This is the question:
Solve $$x^2 \frac{\text{d}y}{\text{d}x} = y^2 - 3xy -5x^2 .$$ Are there any straight line solutions? If so, state them.
For the case $y(1)=0$, state the solution explicitly, and describe (with appropriate justification) what the solution looks like:
when $|x|$ is very large;
when $x$ is very close to zero.
I tried to solve the first part:
Did i solve it right? Assuming i did, how do i know if there are any straight line solutions? And how do i got about doing the other parts?

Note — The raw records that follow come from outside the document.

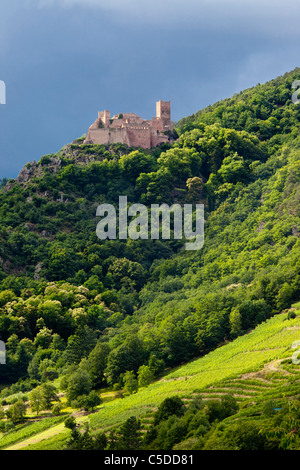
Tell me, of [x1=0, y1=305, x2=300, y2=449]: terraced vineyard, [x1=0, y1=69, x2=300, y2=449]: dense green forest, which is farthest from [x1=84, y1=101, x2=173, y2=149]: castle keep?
[x1=0, y1=305, x2=300, y2=449]: terraced vineyard

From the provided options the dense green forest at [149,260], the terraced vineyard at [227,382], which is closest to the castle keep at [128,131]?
the dense green forest at [149,260]

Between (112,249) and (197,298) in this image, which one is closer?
(197,298)

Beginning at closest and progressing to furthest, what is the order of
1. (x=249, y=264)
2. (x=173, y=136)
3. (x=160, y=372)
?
(x=160, y=372)
(x=249, y=264)
(x=173, y=136)

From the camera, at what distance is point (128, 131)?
97.5 m

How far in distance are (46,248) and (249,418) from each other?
4680 centimetres

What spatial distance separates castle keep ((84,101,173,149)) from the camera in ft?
319

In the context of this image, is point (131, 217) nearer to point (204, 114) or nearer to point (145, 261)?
point (145, 261)

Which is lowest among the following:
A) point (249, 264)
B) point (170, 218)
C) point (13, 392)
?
point (13, 392)

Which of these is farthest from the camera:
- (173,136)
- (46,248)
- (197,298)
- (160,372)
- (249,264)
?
(173,136)

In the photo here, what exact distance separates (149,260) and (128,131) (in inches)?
975

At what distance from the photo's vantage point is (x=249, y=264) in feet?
229

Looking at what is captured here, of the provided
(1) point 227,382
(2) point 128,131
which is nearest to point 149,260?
(2) point 128,131

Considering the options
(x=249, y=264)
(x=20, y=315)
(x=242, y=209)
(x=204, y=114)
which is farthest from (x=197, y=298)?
(x=204, y=114)

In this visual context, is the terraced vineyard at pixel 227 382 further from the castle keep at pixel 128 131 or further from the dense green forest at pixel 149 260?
the castle keep at pixel 128 131
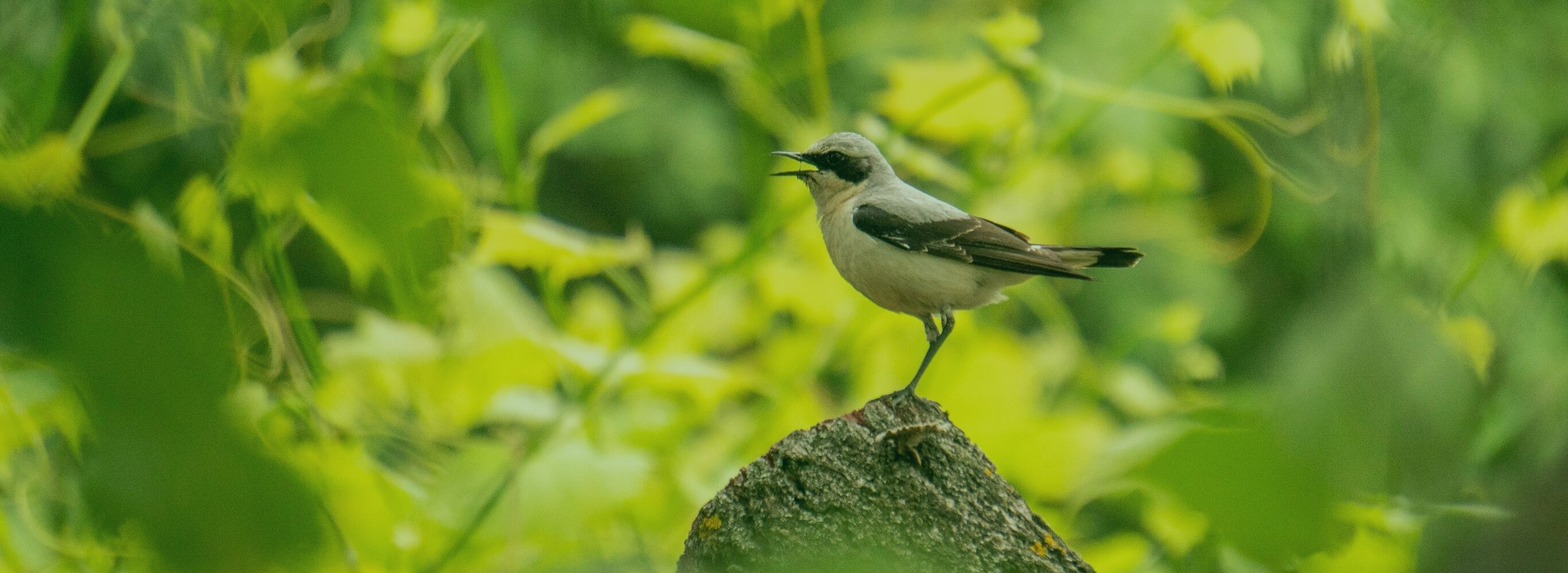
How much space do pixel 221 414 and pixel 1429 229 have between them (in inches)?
161

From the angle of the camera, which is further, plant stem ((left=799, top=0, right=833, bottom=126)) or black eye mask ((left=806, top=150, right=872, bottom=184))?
plant stem ((left=799, top=0, right=833, bottom=126))

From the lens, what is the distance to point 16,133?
464 millimetres

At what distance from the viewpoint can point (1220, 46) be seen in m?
2.14

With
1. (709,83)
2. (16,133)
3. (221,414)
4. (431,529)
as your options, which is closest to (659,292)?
(431,529)

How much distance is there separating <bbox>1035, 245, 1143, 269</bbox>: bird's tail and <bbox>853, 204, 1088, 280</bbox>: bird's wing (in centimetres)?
2

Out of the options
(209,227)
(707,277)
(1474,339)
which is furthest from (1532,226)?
(209,227)

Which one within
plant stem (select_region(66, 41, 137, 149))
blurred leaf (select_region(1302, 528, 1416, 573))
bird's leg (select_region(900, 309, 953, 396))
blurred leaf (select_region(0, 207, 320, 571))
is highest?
plant stem (select_region(66, 41, 137, 149))

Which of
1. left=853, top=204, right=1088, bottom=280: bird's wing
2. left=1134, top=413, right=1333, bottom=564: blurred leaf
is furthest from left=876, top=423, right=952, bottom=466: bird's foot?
left=1134, top=413, right=1333, bottom=564: blurred leaf

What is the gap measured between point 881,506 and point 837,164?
2.84ft

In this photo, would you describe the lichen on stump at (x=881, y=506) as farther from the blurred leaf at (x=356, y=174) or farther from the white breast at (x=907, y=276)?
the blurred leaf at (x=356, y=174)

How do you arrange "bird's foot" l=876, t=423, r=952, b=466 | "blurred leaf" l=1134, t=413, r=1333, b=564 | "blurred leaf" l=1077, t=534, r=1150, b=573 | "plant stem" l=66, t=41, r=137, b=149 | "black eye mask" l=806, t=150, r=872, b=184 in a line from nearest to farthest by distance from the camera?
"blurred leaf" l=1134, t=413, r=1333, b=564, "bird's foot" l=876, t=423, r=952, b=466, "plant stem" l=66, t=41, r=137, b=149, "black eye mask" l=806, t=150, r=872, b=184, "blurred leaf" l=1077, t=534, r=1150, b=573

Should i set $c=0$ to find if there are straight line solutions? I know there is a way using $y=mx$, so $dy/dx = m$, but i'm not sure please help
Thanks
Your calculations look OK, but seem to miss the point. You do not need to compute the full solution, you only need to test solutions of the required format.
The equation is homogeneous of degree 2 in the polynomial sense. Thus set $y=xu$ then $$ x^2y'=x^3u'+x^2u=x^2(u^2-3u-5)\implies xu'=u^2-4u-5=(u-5)(u+1) $$ This has the constant solutions $u=5$ and $u=-1$ with the corresponding linear homogeneous solutions for $y$.
In general you might want to test $y=a_0+a_1x$ to find all linear solutions. $$ x^2a_1=a_1^2x^2+2a_0a_1x+a_0^2-3a_1x^2-3a_0x-5x^2 $$ and then compare coefficients to find $a_0=0$ which then leads back to the already found solutions.